You are viewing a plain text version of this content. The canonical link for it is here.
Posted to user@mahout.apache.org by pricila rr <pr...@gmail.com> on 2012/11/10 20:11:38 UTC
Jobs Hadoop-Mahout: Full Capacity
Hello,
How to run jobs on Hadoop-Mahout, using processor full capacity?
I have 10 slaves and 1 master, with i5 CPU. But the jobs Hadoop-Mahout not
use all this capacity.
Thank you,
Pricila
Re: Jobs Hadoop-Mahout: Full Capacity
Posted by Gustavo Enrique Salazar Torres <gs...@ime.usp.br>.
Hi Pricila:
I believe you need to configure this property:
mapreduce.tasktracker.map.tasks.maximum
To more than 2 which is the default configuration. You can also configure
the number of reducers by changing
mapreduce.tasktracker.reduce.tasks.maximum.
Regards
Gustavo
On Sat, Nov 10, 2012 at 5:11 PM, pricila rr <pr...@gmail.com> wrote:
> Hello,
> How to run jobs on Hadoop-Mahout, using processor full capacity?
> I have 10 slaves and 1 master, with i5 CPU. But the jobs Hadoop-Mahout not
> use all this capacity.
>
> Thank you,
> Pricila
>
--
Gustavo Salazar Torres
---------------------------------
- "When describing your own work, be humble and don’t use superlatives of
praise, either explicitly or implicitly, even if you are enthusiastic"
- Mathematical Writing, Donald Knuth
Re: Jobs Hadoop-Mahout: Full Capacity
Posted by Ted Dunning <te...@gmail.com>.
If you want k-means speed see the new k-means code:
https://github.com/tdunning/knn
Can you describe your data a bit?
On Sat, Nov 10, 2012 at 11:22 AM, pricila rr <pr...@gmail.com> wrote:
> I am running kmeans algorithm.
> Increasing the number of tasktrackers and datanodes, increase the speed?
>
> Thank you
>
> 2012/11/10 Dmitriy Lyubimov <dl...@gmail.com>
>
> > I would imagine optimizing Mahout jobs are not fundamentally different
> from
> > optiimizing any Hadoop job. Make sure you have optimal amount of task per
> > node configured, as well as optimal amount of memory to prevent GC
> > thrashing. (Iterative Mahout batches tend to create GC churn at somewhat
> > respectable rate). When optimized correctly, individual Mahout tasks tend
> > to be CPU bound.
> >
> > Could you tell which Mahout method specifically you are talking about?
> >
> >
> > On Sat, Nov 10, 2012 at 11:11 AM, pricila rr <pr...@gmail.com>
> wrote:
> >
> > > Hello,
> > > How to run jobs on Hadoop-Mahout, using processor full capacity?

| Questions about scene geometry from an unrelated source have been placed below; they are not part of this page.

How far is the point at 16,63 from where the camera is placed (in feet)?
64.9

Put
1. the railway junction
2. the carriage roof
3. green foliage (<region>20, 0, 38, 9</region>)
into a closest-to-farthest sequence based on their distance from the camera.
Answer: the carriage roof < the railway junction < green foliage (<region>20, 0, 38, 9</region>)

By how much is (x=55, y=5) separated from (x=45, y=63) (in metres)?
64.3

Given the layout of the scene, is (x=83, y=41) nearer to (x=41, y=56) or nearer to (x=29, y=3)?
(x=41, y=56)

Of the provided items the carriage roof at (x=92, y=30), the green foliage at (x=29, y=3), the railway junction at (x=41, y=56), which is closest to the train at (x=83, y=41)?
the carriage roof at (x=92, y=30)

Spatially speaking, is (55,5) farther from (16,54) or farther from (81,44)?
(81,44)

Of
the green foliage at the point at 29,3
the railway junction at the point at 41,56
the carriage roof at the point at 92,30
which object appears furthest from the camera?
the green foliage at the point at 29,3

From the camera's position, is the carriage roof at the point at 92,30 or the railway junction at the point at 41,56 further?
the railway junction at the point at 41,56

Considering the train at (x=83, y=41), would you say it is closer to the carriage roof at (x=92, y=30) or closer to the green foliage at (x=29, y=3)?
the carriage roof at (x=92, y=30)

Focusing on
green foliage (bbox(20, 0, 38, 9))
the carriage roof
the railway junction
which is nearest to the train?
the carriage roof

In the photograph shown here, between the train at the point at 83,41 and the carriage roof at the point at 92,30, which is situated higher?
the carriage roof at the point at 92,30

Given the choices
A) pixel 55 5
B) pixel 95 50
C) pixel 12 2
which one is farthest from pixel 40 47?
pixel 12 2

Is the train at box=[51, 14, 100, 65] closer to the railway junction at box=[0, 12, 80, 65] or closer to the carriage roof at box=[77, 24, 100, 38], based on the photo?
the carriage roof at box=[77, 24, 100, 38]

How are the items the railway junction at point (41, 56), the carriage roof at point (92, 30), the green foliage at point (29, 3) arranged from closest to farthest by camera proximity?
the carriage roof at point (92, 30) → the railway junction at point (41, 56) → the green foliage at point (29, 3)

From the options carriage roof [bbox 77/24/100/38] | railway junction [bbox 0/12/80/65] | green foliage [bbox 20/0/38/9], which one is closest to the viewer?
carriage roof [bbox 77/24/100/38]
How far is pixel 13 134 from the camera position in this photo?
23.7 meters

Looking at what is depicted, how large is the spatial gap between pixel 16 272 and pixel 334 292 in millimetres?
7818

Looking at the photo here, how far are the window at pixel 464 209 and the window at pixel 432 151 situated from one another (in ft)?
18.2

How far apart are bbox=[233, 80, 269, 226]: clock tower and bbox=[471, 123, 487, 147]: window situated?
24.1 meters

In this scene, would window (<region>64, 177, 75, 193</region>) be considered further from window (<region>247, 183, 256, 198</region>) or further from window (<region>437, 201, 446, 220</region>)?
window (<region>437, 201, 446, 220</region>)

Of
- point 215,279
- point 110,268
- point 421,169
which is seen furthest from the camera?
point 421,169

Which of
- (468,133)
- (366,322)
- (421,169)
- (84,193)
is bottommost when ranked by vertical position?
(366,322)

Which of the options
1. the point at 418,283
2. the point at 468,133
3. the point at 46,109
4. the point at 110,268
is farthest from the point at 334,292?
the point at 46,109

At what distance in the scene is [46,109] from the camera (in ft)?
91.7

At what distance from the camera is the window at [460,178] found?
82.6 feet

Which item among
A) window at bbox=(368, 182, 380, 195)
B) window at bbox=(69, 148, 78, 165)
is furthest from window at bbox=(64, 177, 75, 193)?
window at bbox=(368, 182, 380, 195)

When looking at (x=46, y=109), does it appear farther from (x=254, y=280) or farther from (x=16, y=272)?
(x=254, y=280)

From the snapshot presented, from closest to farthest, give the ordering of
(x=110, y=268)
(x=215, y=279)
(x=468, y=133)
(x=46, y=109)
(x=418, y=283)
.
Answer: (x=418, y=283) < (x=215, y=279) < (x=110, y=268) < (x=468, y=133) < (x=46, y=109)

> > > I have 10 slaves and 1 master, with i5 CPU. But the jobs Hadoop-Mahout
> > not
> > > use all this capacity.
> > >
> > > Thank you,
> > > Pricila
> > >
> >
>
Re: Jobs Hadoop-Mahout: Full Capacity
Posted by Sean Owen <sr...@gmail.com>.
That means you are having Hadoop run at most 1 reducer at a time across the
whole cluster. In any Hadoop job this needs to be set to about the number
of open reduce slots.
On Sat, Nov 10, 2012 at 7:28 PM, pricila rr <pr...@gmail.com> wrote:
> No, as is the default
>
> 2012/11/10 Sean Owen <sr...@gmail.com>
>
> > Did you set -Dmapred.reduce.tasks ? it defaults to 1.
> >
> >
> > On Sat, Nov 10, 2012 at 7:22 PM, pricila rr <pr...@gmail.com>
> wrote:
> >
> > > I am running kmeans algorithm.
> > > Increasing the number of tasktrackers and datanodes, increase the
> speed?
> > >
> > > Thank you
> > >
> > > 2012/11/10 Dmitriy Lyubimov <dl...@gmail.com>
> > >
> > > > I would imagine optimizing Mahout jobs are not fundamentally
> different
> > > from
> > > > optiimizing any Hadoop job. Make sure you have optimal amount of task
> > per
> > > > node configured, as well as optimal amount of memory to prevent GC
> > > > thrashing. (Iterative Mahout batches tend to create GC churn at
> > somewhat
> > > > respectable rate). When optimized correctly, individual Mahout tasks
> > tend
> > > > to be CPU bound.
> > > >
> > > > Could you tell which Mahout method specifically you are talking
> about?
> > > >
> > > >
> > > > On Sat, Nov 10, 2012 at 11:11 AM, pricila rr <pr...@gmail.com>
> > > wrote:
> > > >
> > > > > Hello,
> > > > > How to run jobs on Hadoop-Mahout, using processor full capacity?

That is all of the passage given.